Introducing, semantic hotkeys:

  • Semantic Hotkey: A hotkey in which the keypresses that define it have semantics rooted in physicalities, geometries, or commonalities
    • Example: WASD and HJKL have semantics of orientation or directed movement based on the arrangement of said keys (physicality)
    • Example: Ctrl+Tab and Ctrl+Shift+Tab to move view right and left, respectively. (commonality)
      • Tab semantically equivalent to cycle (cycle through form fields, tabs, application windows, etc.)
      • But still sightly less semantic compared to the previous example because the modifier Shift does not consistently mean “backwards” or “opposite”.
    • Example: Ctrl+[, Ctrl+(, Ctrl+{ to move to end of discrete element (ex. symbol, closed brace, etc). (geometry)
      • The level of “curviness” of each brace may also be meaningful in some contexts
        • Still, somewhat unsemantic, as braces aren’t arranged in order on keyboard layouts
    • Example: Keys I and O may signal On and Off (geometry)

The “physicalities”, “geometries”, and “commonalities” part of semantic hotkeys ensure that the semantics are intuitive enough to mitigate the penalty of context switching.

In contrast,

  • Syntactic Hotkey: A hotkey in which the keypresses that define it have semantics rooted in (partial) superficialities
    • Example: Ctrl+P means go to previous history item in many shells (rooted in English grammar)
    • Example: Ctrl+F means find item in current document (rooted in English grammar)
    • Example: Delete and PageUp
      • These are dedicated keys, so their semantic meaning is inherently superficial
      • Not all keyboards have these buttons so their utility is questionable

Confusingly, the shortcut Ctrl+P may mean print, previous, or project. Furthermore, users' native tongue, keyboard, or keyboard layout may differ; these differences affect the intuitiveness and sensibility of the shortcut.

That is, more generally, semantic hotkeys are more resilient to any changes of the Human Computer Interface itself.

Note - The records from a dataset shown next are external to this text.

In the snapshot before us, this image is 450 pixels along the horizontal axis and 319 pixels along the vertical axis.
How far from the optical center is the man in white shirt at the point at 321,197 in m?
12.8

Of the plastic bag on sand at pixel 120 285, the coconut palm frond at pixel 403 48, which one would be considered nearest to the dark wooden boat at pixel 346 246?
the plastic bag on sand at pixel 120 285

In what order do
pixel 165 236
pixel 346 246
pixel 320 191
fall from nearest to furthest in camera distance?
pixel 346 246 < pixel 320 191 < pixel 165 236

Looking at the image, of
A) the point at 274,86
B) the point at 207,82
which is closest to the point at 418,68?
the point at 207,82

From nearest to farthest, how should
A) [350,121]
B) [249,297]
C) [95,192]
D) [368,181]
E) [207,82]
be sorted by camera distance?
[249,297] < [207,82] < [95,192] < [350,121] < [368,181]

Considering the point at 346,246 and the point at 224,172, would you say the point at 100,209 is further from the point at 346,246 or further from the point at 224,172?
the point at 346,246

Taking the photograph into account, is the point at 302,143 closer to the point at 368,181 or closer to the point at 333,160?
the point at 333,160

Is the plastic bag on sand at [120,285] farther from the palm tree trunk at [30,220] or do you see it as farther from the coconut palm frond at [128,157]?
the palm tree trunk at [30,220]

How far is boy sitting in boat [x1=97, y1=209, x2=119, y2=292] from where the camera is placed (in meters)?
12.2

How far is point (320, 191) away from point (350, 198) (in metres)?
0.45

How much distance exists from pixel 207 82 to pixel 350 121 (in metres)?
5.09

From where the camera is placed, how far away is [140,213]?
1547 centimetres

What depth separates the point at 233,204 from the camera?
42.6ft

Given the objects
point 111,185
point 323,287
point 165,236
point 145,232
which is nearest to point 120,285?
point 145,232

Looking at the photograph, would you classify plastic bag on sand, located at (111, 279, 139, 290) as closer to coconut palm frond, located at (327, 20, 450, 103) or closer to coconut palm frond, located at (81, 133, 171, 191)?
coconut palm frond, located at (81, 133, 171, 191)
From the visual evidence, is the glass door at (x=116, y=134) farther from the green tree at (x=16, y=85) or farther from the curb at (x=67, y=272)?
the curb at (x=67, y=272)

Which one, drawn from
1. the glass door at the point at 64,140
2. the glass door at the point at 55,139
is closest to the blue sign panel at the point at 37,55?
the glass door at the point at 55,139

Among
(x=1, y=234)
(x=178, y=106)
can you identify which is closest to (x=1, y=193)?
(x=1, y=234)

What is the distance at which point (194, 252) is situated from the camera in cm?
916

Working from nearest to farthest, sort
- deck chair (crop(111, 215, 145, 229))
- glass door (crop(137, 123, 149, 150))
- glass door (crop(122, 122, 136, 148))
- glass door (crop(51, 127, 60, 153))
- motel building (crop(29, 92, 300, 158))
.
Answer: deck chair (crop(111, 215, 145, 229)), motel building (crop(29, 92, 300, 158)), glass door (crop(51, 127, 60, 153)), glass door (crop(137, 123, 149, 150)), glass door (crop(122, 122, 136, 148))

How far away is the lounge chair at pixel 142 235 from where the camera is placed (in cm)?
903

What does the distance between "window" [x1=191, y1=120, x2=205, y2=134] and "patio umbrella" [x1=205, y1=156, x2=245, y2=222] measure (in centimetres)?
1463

  • Example: Changing the keyboard layout from QWERTY to DVORAK or changing the keyboard language from English to Deutsch will not change the meaning or position of the shortcut.
  • Example: Replacing the keybord with, say, gloves that have acceleration, orientation, etc. tracking could still yield similar “shortcuts” in whatever form they exist

Lastly, Incorporating these shortcuts encourage interface designers to thing about making UI paths more explicit and cohesive, eventually improving UX.

Implementation

An implementation may start by creating a program that outputs application-specific hotkey configuration (binding key to action) from a common configuration file.

A reasonable implementation assumes that each applicable application supports:

  • Custom mapping from hotkey to action
  • Chorded hotkeys

The keys h, j, k, l are a great starting point - they correspond to directions. More specifically, they move a cursor, selection, or item directionally within a particular context. For example:

  • in a Terminal Text Editor, it may move a Cursor within a Buffer
  • in a Window Manager, it may move a Window within a Virtual Desktop
  • in a Terminal Multiplexer, it may move a Pane within a Window

We can generalize to include the following actions:

  • Selection navigate within context
  • Selection move within context
  • Selection move to new context
  • Context navigate relatively
  • Context move relatively

There are some other challanges:

  • Contexts can sometimes treated as sections (sometimes simultaneously)
  • Semantics may need to be more fine-tuned to fit into concrete categories
  • Applications shortcuts may nest
    • A terminal app (raw mode) may be within the contest of a graphical terminal emulator, a terminal multiplexer, and a TUI interface to a virtual machine manager (ex. QEMU Monitor)
  • Applying this systems to programs with slightly different behaviors

This blog post mainly exists to explain the problem and solution - I don’t have a full “semantic shortcut system”. But, applying such a system will undoubtedly improve productivity, at least for me. I’m doing some preliminary work at github.com/semantic-hotkeys to apply this idea to everyday applications and websites. When its ready, you may find it useful, or employ a similar system in a program of your own.